One would think that, having spent the second half of the twentieth century fighting one protractrated struggle against an implacable ideological enemy, we might have learned something. The Bush administration’s actions would seem to indicate that we did not. What should we have learned? That in a war of ideals, ideals that are not practiced do not triumph.
Of course, it is a laughable farce to say that al Quaeda hates us because they hate freedom and other such claptrap that the Bushies pretend. They do hate our values (secularist, consumerist), but then so do most of Bush’s supporters these days. But mostly they developed and became opponents to the US because we insist not only on being the cops of the world, but because we have spent most of our history propping up dictatorships and crushing indigenous democratic movements from Vietnam to Chile to Iran.

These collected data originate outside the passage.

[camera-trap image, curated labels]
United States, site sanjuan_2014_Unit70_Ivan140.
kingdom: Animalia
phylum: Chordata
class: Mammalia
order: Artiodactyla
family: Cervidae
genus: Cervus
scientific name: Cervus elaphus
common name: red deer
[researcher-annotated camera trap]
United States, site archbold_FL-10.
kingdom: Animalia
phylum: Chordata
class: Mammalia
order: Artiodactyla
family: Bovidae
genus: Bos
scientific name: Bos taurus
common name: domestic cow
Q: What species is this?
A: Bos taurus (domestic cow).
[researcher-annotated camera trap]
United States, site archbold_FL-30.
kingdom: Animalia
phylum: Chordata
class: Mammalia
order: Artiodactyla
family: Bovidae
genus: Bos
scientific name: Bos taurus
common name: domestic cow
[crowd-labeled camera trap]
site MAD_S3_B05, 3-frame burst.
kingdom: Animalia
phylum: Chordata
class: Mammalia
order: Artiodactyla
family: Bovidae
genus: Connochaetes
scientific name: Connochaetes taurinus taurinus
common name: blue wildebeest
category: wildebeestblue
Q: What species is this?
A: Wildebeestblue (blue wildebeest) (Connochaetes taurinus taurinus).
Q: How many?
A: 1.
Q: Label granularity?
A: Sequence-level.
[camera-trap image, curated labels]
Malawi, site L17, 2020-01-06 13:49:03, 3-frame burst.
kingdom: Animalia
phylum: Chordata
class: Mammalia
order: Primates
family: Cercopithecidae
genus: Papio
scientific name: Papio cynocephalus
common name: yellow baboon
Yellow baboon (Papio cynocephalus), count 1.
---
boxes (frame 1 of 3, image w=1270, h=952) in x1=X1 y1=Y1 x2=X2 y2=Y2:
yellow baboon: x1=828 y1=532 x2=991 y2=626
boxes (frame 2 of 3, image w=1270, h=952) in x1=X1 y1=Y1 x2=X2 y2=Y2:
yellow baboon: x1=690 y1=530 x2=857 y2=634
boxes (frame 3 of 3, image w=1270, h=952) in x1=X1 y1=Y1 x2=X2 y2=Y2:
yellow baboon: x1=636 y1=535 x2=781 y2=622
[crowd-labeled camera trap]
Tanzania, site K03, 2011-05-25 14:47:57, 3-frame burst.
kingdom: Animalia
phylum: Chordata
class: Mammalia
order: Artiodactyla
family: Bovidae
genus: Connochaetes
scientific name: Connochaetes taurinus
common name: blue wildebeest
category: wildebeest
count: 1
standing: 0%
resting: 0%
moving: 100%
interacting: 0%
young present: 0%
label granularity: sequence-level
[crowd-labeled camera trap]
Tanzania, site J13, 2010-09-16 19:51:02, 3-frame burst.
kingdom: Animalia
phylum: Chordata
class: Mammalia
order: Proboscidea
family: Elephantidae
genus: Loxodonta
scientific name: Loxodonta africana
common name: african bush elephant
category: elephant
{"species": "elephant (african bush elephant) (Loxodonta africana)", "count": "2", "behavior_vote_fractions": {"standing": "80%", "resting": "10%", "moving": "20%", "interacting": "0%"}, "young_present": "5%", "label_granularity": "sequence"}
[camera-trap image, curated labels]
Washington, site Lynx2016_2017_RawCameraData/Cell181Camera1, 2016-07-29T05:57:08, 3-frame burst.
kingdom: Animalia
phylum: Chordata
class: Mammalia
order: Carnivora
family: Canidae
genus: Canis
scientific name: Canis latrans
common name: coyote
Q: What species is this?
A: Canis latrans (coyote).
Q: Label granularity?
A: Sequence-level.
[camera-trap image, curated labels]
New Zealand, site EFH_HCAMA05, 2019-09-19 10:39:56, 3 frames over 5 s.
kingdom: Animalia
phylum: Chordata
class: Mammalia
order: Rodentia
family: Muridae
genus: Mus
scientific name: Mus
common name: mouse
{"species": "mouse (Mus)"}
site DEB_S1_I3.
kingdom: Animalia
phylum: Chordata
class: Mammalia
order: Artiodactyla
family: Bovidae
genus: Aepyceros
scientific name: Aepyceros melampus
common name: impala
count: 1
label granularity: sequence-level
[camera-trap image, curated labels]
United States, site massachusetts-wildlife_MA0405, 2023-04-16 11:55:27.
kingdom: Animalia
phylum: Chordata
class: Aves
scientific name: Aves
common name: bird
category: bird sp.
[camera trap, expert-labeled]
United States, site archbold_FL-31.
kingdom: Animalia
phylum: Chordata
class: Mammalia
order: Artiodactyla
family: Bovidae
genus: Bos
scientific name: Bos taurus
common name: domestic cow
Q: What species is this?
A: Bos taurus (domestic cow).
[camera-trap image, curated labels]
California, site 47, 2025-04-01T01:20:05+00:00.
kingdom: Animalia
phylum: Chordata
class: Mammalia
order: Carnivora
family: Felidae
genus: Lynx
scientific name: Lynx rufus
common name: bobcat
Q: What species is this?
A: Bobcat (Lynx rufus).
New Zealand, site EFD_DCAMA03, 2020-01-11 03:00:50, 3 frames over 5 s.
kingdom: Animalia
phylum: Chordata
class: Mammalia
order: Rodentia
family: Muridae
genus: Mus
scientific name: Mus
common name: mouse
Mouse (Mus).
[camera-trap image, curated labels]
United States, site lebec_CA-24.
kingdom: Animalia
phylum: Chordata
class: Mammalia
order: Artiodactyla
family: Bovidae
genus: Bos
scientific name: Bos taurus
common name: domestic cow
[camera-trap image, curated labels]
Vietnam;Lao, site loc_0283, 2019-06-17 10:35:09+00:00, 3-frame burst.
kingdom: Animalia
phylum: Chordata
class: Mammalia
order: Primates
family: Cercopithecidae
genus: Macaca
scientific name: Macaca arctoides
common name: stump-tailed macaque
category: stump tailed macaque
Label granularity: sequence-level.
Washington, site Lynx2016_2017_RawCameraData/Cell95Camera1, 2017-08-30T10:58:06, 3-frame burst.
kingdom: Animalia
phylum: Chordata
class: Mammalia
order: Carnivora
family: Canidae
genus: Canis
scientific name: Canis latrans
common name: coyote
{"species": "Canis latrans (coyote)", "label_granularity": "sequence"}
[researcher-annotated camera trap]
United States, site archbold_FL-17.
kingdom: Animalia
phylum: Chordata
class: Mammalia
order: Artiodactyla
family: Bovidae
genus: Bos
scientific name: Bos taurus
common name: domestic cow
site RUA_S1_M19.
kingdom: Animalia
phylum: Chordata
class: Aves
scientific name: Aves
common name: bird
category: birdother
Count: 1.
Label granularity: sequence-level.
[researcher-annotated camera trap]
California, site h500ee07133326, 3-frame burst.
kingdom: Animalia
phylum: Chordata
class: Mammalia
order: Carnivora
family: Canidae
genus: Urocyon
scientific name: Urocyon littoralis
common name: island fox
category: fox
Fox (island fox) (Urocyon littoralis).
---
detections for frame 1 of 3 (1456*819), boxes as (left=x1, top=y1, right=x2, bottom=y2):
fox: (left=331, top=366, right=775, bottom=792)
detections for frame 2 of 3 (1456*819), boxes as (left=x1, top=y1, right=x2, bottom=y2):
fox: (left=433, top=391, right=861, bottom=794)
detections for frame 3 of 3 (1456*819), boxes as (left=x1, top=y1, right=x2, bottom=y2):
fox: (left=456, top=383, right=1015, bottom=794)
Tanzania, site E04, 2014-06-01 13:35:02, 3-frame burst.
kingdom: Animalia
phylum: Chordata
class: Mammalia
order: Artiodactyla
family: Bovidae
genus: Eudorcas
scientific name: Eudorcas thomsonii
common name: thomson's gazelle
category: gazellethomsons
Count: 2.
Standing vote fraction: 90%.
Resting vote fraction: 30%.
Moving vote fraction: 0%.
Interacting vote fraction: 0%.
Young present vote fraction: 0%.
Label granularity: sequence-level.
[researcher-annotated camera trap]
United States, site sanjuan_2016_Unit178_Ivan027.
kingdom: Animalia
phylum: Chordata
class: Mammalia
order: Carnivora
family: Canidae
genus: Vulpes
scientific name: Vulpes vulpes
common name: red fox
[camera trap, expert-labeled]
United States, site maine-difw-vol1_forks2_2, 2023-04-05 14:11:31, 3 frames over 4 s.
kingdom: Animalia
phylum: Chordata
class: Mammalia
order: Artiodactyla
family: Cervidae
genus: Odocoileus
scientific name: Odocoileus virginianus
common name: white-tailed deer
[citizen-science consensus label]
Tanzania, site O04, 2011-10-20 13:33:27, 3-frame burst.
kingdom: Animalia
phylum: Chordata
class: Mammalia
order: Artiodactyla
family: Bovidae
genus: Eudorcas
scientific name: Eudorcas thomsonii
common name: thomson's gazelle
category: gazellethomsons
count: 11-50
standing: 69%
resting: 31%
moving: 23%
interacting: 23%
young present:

Our efforts in that regard came back to haunt us during the Cold War with distasters in Vietnam, Iran and South and Central America. The narrow lesson that we should have taken away, was that supporting repressive dictatorships in the name freedom is inane. The broader lesson we should have taken away was that putting noble ideals into action is the most effective weapon in a war of ideals. Where insurgents rallied to the communists during the Cold War, it was usually because the United States had shamefully compromised the essence of our founding principles by supporting repressive regimes and human rights violators in those places. In places where the United States stood on its principles and respected human rights and basic freedoms, human rights activists and freedom-loving people rallied to the United States.
It is a challenge to believe that just principles will beat weapons in the end and, during the Cold War, having lost faith in that belief, we often allowed ourselves to choose expendiency, and that came back to bite us. Now, we see the Bush adminsitration behaving in the same way – wire taps, illegal detentions, torture – all fundamental violations of the founding principles of our democracy, all of which give lie to the idea that we care about democracy at all. Will freedom fighters in Islamic countries rally to a country with powerful weapons and impotent ideals, ignored at home and abroad?